A new quarterly US earnings season gets underway in earnest late this week with reports from several of the big banks. Bank of America, Wells Fargo, JPMorgan Chase and Citigroup all report on Friday, along with UnitedHealth and BlackRock. 

The US economic calendar is lighter than last week. Potential highlights include a panel discussion involving Fed Chair Powell (Tuesday); consumer inflation (Thursday); and consumer sentiment (Friday).

IPOs: rare earths miner VHM Limited was scheduled to list at 12.30 pm AEDT today. The company’s flagship project is the Goschen rare earths and mineral sands deposit in north-west Victoria.

Other listings pencilled in for this week include Acusensus (Thursday); and Gold Hydrogen and Patagonia Lithium (Friday).

Companies trading ex-dividend this week include Perpetual (today); Premier Investments (Tuesday); and Centuria Capital, Tower and Turners Automotive Group (Wednesday).

Commodities

The prospect of looser restrictions on property developers helped lift iron ore prices on Friday. Bloomberg reported Beijing plans to relax the “three red lines” policy that has been accused of exacerbating a recent collapse in property prices. The rules on debt and cash reserves were introduced in 2020 as several major developers teetered on the verge of collapse.  
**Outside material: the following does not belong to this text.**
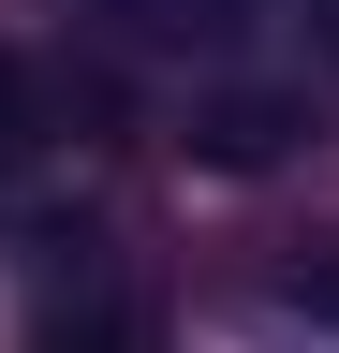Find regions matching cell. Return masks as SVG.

The most-traded May ore on China’s Dalian Commodity Exchange ended daytime trading 1.9 per cent ahead at 855 yuan per metric ton (US$124.72).

The prospect of improved Chinese demand lifted copper and other base metals. Benchmark copper on the London Metal Exchange climbed 2.57 per cent to US$8,589.50 a tonne. Aluminium gained 1.77 per cent, nickel 1.19 per cent, zinc 0.62 per cent and tin 1.65 per cent. Lead declined 0.77 per cent.

Oil steadied at the end of a losing week. Brent crude settled 12 US cents or 0.2 per cent lower at US$78.57 a barrel. For the week, the international benchmark lost 8.5 per cent.

Crude prices sank last week as traders weighed the demand hit from a wave of Covid infections in China and mild winter weather in the northern hemisphere.  

“The price slide was sparked by demand concerns amid the latest wave of COVID infections in China following the abrupt lifting of coronavirus restrictions. However, we do not believe that this will set the course for the year as a whole and expect that the oil market will tighten noticeably from midyear at the latest,” Barbara Lambrecht, commodity analyst at Commerzbank, wrote.

Gold sealed a third straight weekly advance following a sharp decline in the greenback and US treasury yields. Gold for February delivery settled US$29.10 or 1.6 per cent higher at US$1,869.70 an ounce. The NYSE Arca Gold Bugs Index lifted 1.88 per cent.